Controversy over Tunisian youth initiative
2008-04-24
The Tunisian government has yielded the floor to the country's youth to express their desires and criticisms, opening regional forums and a national website to receive and record their wishes. While some hope this is a step towards change, many Tunisians fear little will come of the programme.
By Jamel Arfaoui for Magharebia in Tunis – 24/04/08
![]() [Jamel Arfaoui] 2008 has been declared the year of dialogue with youth in Tunisia, where a national website has allowed youths to submit their concerns and desires. |
One month after the launch of Tunisian President Zine El Abidine Ben Ali's youth dialogue initiative, young people across the country continue to submit their demands and vision for the future. Demands range from questions about the unemployment of university graduates, to calls for organizing protests, to total rejection of dialogue.
Ben Ali declared on March 20th – on the occasion of Independence and Youth Day – that 2008 will be the "year of dialogue" with youth, ordering the creation of forums for young people in Tunisia and abroad.
Programme co-ordinators expect the first stage of dialogue to conclude in June, to be followed by detailed evaluations and the preparation of a charter that will serve as the basis for a national strategy for youth.
Mourad Bouattour, a Tunisian in his twenties, told Magharebia he felt the authorities began listening to the nation's youth because they are "threatened with several social and economic problems" which, he said, carry the risk of "throwing them into the unknown, and perhaps extremism".
Another young man, Mohsen Mathlouthi, wondered if the demands they submit will be implemented. "Did they finally start listening to us seriously?" he asked. "I think they have no other option."
Social scientist Mongi Saidani expressed doubt to Magharebia that the dialogue will yield any results. "We are lying to ourselves when we say that we are holding dialogue with the youth," he said. "We haven't made our youth accustomed to dialogue in the first place; relations in our society are usually vertical."
"We know our society quite well," Saidani continued. "We can see a state of indifference, which sometimes amounts to disappointment. If we want to change the rules of the game, then we have to give our youth... the freedom to create and innovate, and we have to let them think freely."
Saidani also said the organisers were likely selected in such a way as to achieve specific government goals, only allowing specific people and views to be heard.
According to the programme's official website, the dialogue is aimed at all categories across the republic. It targets three million men and women between 15 and 29 years old. The website, launched last month, calls for ideas "that would enable us as youth to have greater participation in political life and in association activities, and in all fields of public life."
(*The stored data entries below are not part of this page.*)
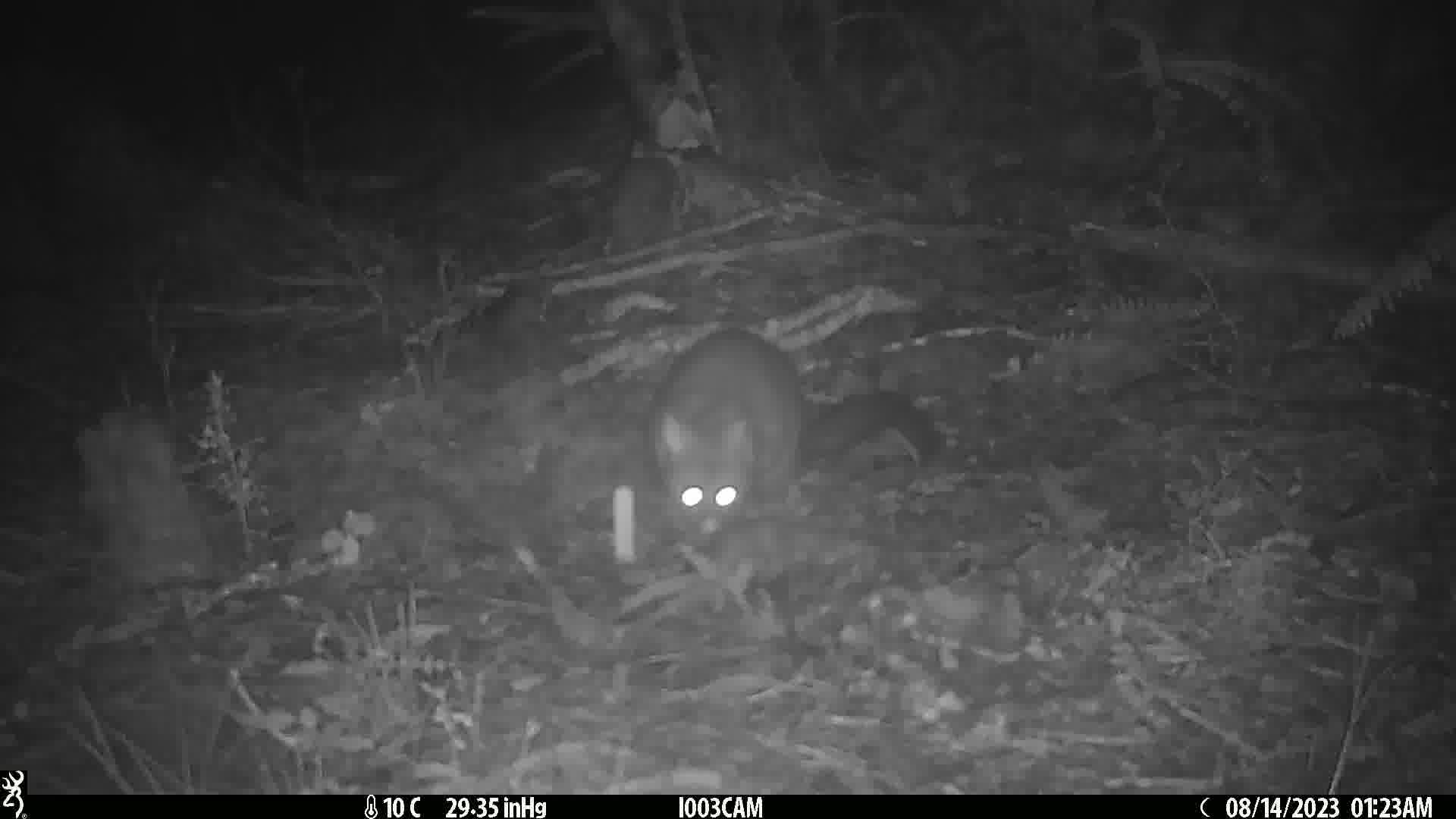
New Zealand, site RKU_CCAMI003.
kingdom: Animalia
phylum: Chordata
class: Mammalia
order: Diprotodontia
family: Phalangeridae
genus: Trichosurus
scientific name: Trichosurus vulpecula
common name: common brushtail possum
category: possum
Political participation among young Tunisians is already low. In January 2007, two official studies revealed that 72% of Tunisian youth are averse to marriage and the political process. Respondents said they are not rigorous about following local press, and the majority asserted their desire for openness to the world.
One factor in the low participation is fear of being pursued by the government. On February 27th, the International Association for the Support of Political Prisoners said that the number of Tunisians arrested for political reasons was in the hundreds.
According to Naser Eddine ben Hdid, a journalist with opposition newspaper Mouwatinoun, the concerns of youth are valid, but he criticised many young people for their lack of "patience and persistence; something that renders education, in most cases, into a means rather than a value and culture."
He said it is important to look at young people by "what they have inherited from the older generation, where survival... is based on expulsion, exclusion, and domination. Tunisian youth has to change this reality."
This programme is not a first for Tunisia; authorities conducted similar initiatives in 1996 and 2000 under the slogans "Tunisia listens to its youth" and "Youth of Dialogue are Partners in Decision."







youssef Posted 2008-04-26
The Arab Maghreb should first be united by its young people.
TAITOU Posted 2008-05-13
In spite of everything, it is good to try all the same!!! I hope with all my heart that this dialogue with the young people of Tunisia will bring about something new and not just some recommendations that were well-established ahead of time and that will be displayed under some grand title on a PowerPoint presentation like we are so used to seeing!!! I know that the decision-makers do not have the time to look into the problems of young people in minute detail because they have other priorities, but, at this time and with the percentage of Tunisian society our young people represent, this unexploited potential cannot be neglected. Many of them are suffering from unemployment, especially those with higher educations. This has a very negative influence on Tunisian society: the hopeless young people who are turning towards religion in order to have a psychological pick-me-up are just time-bombs able to do anything in a moment of despair. Young people are refusing to marry because they are not even able to finance their costs when they are single. The list continues. These realities are not without effects on Tunisian society, and if this is not visible currently or if we pretend to not see this, then the day will come when a generation of Tunisians does pay the price.